---------- PROVIDED DATA ----------

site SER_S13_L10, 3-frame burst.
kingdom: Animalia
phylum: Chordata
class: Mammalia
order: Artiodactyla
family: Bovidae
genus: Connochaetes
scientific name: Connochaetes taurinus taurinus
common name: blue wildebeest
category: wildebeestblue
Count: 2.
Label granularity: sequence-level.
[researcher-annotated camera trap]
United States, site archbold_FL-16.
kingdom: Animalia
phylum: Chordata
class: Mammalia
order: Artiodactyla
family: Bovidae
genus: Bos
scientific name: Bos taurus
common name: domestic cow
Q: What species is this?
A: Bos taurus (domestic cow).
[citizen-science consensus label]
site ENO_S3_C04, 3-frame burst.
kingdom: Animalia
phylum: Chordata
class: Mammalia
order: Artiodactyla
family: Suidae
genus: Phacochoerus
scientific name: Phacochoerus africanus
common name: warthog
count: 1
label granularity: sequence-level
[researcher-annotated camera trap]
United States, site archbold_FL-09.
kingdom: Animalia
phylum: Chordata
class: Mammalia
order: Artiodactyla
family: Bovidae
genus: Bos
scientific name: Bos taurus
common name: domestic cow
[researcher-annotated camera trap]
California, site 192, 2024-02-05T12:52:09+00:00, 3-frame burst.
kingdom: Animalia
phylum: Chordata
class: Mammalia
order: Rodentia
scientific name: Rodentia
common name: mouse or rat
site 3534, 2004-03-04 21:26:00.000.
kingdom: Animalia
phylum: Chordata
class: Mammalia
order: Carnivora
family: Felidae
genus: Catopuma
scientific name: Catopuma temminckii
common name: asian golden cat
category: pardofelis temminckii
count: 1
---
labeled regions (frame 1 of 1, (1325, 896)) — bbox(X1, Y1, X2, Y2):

----------

What you return should match the listing above exactly.

site SER_S13_L10, 3-frame burst.
kingdom: Animalia
phylum: Chordata
class: Mammalia
order: Artiodactyla
family: Bovidae
genus: Connochaetes
scientific name: Connochaetes taurinus taurinus
common name: blue wildebeest
category: wildebeestblue
Count: 2.
Label granularity: sequence-level.
[researcher-annotated camera trap]
United States, site archbold_FL-16.
kingdom: Animalia
phylum: Chordata
class: Mammalia
order: Artiodactyla
family: Bovidae
genus: Bos
scientific name: Bos taurus
common name: domestic cow
Q: What species is this?
A: Bos taurus (domestic cow).
[citizen-science consensus label]
site ENO_S3_C04, 3-frame burst.
kingdom: Animalia
phylum: Chordata
class: Mammalia
order: Artiodactyla
family: Suidae
genus: Phacochoerus
scientific name: Phacochoerus africanus
common name: warthog
count: 1
label granularity: sequence-level
[researcher-annotated camera trap]
United States, site archbold_FL-09.
kingdom: Animalia
phylum: Chordata
class: Mammalia
order: Artiodactyla
family: Bovidae
genus: Bos
scientific name: Bos taurus
common name: domestic cow
[researcher-annotated camera trap]
California, site 192, 2024-02-05T12:52:09+00:00, 3-frame burst.
kingdom: Animalia
phylum: Chordata
class: Mammalia
order: Rodentia
scientific name: Rodentia
common name: mouse or rat
site 3534, 2004-03-04 21:26:00.000.
kingdom: Animalia
phylum: Chordata
class: Mammalia
order: Carnivora
family: Felidae
genus: Catopuma
scientific name: Catopuma temminckii
common name: asian golden cat
category: pardofelis temminckii
count: 1
---
labeled regions (frame 1 of 1, (1325, 896)) — bbox(X1, Y1, X2, Y2):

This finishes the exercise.